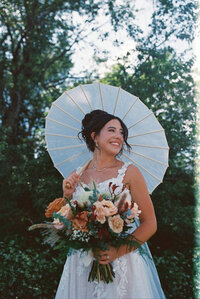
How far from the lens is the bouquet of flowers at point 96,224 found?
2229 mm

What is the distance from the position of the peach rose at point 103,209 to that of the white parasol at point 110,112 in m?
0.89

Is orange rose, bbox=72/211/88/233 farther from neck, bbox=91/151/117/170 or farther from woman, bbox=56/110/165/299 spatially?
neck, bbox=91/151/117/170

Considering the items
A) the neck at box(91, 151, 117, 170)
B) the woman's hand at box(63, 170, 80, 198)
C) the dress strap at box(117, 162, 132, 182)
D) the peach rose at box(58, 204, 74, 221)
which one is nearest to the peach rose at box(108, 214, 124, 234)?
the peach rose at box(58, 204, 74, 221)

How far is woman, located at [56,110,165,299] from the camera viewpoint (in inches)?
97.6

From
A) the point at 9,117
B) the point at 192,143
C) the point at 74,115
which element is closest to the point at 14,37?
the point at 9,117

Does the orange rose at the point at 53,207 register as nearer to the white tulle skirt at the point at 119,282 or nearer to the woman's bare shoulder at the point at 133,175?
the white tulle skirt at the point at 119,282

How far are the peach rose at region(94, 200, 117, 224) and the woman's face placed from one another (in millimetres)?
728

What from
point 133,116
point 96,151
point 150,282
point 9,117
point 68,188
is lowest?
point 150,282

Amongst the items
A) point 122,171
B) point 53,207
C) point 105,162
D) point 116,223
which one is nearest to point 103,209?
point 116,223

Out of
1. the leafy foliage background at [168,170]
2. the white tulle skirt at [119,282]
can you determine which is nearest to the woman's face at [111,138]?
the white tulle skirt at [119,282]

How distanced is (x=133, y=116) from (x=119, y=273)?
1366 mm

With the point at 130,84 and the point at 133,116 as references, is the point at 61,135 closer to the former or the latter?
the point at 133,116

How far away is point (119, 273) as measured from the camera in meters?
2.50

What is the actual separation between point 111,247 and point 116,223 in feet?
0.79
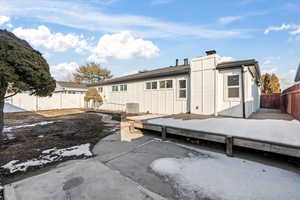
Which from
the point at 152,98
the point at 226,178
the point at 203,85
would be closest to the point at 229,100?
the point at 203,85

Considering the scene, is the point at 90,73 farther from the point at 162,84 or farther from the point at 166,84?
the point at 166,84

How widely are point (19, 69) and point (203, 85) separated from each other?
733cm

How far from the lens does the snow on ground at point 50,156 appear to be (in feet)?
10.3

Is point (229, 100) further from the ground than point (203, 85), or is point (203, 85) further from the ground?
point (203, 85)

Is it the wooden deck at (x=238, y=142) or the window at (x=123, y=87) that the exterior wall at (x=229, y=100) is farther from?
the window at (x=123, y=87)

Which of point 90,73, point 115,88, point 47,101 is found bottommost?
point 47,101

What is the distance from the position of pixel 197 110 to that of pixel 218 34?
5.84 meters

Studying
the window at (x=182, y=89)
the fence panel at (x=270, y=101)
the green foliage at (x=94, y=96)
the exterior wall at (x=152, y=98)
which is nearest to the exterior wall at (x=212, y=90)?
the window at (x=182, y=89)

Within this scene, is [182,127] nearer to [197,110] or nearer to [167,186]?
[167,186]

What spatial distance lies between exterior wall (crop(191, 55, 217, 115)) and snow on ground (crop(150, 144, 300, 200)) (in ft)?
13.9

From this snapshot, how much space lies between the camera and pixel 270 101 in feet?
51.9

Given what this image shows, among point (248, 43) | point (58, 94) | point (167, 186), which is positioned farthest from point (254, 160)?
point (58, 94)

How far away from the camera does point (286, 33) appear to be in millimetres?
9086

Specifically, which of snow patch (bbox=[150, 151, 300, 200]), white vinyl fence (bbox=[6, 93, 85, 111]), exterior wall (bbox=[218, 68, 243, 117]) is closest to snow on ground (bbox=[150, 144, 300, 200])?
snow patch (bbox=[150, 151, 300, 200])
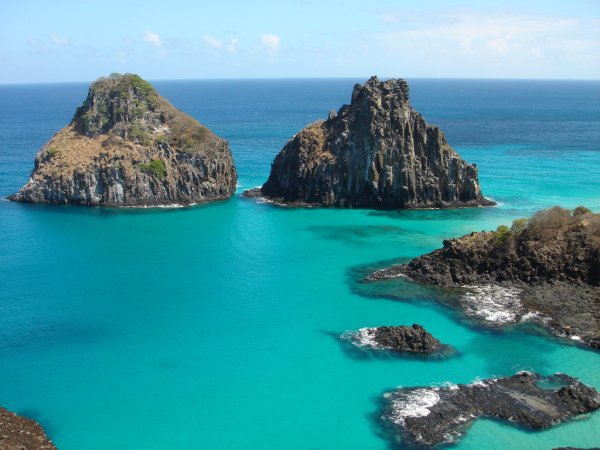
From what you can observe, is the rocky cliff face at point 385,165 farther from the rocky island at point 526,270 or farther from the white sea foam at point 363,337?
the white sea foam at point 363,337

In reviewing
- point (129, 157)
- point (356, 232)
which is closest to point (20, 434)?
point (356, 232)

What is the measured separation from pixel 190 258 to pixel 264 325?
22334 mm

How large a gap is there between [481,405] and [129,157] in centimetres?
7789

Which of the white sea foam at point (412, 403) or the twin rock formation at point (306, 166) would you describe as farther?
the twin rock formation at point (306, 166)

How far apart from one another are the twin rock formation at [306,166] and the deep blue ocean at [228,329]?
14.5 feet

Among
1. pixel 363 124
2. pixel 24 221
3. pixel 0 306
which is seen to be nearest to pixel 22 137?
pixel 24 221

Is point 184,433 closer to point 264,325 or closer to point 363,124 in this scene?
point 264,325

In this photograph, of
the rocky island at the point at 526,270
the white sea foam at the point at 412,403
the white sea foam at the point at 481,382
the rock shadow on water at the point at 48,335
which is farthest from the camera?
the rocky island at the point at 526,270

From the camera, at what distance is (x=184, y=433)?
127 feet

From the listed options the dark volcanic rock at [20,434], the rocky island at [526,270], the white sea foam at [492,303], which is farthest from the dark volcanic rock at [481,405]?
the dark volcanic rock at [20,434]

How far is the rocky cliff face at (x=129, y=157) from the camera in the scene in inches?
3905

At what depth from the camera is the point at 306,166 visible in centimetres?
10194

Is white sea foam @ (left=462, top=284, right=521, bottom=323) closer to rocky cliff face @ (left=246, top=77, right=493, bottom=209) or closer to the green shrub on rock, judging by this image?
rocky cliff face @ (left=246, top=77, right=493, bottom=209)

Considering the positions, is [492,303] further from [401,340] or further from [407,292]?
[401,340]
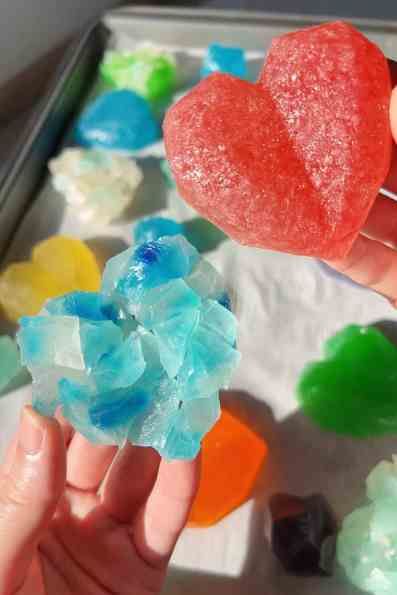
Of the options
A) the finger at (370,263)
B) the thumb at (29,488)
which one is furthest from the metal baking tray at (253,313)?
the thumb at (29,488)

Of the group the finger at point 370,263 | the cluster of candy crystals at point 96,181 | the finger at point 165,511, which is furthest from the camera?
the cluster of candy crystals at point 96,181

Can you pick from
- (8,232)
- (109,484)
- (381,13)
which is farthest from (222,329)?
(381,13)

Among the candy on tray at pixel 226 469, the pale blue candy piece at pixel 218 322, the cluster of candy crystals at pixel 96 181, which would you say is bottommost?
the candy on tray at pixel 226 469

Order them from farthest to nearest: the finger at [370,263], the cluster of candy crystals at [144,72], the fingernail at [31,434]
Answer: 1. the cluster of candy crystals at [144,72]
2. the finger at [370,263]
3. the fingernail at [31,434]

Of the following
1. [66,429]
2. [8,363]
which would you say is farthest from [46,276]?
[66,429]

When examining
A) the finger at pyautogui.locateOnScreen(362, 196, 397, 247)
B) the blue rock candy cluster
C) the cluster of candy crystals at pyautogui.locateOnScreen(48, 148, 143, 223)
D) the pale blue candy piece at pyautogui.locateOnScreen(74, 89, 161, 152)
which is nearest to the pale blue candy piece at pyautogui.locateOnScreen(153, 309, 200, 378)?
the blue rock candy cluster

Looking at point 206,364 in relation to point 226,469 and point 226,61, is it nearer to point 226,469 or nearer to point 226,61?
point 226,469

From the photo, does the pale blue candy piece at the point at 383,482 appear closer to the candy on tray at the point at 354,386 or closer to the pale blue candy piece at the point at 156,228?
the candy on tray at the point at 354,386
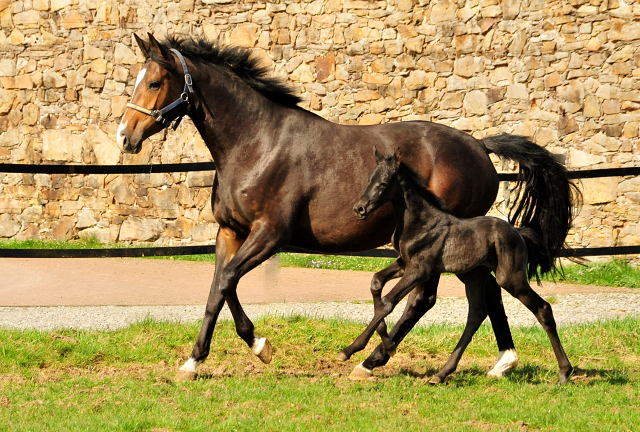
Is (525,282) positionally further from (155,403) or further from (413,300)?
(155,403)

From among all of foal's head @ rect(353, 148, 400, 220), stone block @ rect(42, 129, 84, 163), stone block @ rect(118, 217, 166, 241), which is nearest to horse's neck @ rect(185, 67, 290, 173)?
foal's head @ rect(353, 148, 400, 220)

• • •

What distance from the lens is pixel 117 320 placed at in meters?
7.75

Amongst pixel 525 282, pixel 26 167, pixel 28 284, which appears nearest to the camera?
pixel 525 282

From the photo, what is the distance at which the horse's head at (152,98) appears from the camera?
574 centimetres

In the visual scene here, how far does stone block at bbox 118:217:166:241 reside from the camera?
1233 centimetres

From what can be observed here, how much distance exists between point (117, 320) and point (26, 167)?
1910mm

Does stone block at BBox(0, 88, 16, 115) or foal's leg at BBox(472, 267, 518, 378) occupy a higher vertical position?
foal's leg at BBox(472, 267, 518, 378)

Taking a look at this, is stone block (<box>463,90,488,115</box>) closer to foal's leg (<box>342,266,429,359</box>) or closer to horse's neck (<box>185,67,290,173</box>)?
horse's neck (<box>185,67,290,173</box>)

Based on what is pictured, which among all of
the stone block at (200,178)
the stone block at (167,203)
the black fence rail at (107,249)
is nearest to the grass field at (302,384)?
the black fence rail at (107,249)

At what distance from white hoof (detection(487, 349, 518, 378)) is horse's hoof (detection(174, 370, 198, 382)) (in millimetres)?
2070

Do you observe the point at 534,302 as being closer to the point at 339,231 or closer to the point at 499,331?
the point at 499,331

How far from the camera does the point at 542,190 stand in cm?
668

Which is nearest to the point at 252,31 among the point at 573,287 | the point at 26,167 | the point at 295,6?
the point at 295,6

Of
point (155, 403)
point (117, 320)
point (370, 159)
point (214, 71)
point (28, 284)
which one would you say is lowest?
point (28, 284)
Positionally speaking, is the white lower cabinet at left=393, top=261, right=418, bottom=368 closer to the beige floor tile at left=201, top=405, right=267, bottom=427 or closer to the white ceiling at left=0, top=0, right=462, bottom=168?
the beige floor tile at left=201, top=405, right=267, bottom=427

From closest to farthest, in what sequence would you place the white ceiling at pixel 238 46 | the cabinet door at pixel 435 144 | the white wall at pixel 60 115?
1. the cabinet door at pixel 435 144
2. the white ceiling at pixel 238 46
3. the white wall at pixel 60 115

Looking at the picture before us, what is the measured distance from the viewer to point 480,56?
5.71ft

• • •

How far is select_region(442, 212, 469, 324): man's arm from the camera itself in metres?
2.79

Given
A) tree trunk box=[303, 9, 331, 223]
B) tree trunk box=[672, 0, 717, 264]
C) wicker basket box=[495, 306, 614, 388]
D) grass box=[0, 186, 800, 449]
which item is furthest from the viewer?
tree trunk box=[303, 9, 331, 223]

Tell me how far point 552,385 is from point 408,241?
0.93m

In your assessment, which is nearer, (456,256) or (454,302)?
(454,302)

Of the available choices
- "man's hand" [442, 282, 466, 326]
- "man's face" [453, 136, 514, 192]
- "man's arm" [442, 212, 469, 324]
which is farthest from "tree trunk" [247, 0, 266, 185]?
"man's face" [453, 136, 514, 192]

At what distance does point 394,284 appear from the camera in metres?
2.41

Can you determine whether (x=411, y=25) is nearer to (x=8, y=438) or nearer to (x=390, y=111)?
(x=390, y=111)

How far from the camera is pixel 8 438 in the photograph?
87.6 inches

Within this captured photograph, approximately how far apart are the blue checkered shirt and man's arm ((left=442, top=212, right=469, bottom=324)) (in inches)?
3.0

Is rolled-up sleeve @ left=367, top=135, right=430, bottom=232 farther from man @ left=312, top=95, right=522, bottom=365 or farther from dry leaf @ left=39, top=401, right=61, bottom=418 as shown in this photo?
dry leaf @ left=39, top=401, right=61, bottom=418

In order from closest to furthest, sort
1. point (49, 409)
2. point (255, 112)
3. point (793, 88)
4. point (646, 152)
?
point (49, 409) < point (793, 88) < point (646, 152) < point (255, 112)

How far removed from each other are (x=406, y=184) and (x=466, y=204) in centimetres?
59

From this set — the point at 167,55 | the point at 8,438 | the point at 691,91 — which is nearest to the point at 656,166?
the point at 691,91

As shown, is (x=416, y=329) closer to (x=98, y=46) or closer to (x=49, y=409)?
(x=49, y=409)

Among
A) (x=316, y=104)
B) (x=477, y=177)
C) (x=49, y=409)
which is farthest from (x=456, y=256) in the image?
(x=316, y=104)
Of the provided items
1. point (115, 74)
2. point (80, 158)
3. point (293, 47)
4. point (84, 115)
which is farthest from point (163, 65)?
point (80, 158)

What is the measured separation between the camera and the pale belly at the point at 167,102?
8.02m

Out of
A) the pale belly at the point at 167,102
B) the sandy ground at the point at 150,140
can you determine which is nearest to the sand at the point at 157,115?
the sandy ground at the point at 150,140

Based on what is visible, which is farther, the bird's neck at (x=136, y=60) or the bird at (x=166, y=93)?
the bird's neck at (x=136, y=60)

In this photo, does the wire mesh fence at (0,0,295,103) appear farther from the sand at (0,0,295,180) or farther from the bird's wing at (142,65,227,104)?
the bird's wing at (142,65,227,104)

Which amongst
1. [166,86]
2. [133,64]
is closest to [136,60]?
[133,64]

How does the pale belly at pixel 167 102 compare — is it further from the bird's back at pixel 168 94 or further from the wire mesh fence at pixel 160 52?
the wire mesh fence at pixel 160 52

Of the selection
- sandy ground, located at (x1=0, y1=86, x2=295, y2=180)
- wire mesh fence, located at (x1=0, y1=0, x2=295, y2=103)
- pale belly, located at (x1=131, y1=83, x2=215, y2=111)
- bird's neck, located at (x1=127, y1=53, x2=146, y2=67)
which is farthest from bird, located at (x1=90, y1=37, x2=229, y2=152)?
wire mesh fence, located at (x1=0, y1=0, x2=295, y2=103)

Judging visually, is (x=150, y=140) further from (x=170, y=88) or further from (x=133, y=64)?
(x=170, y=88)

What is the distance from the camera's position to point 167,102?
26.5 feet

• • •

> Goal of the exercise: List every line in the three blocks above that contains the word "island", copying each line in full.

> Written answer:
From what you can observe, is the rocky cliff face at point 385,165 farther from the rocky island at point 526,270 or farther from the white sea foam at point 363,337?
the rocky island at the point at 526,270
the rocky island at the point at 526,270
From the listed options the dark volcanic rock at [20,434], the rocky island at [526,270], the white sea foam at [492,303], which is farthest from the dark volcanic rock at [481,405]?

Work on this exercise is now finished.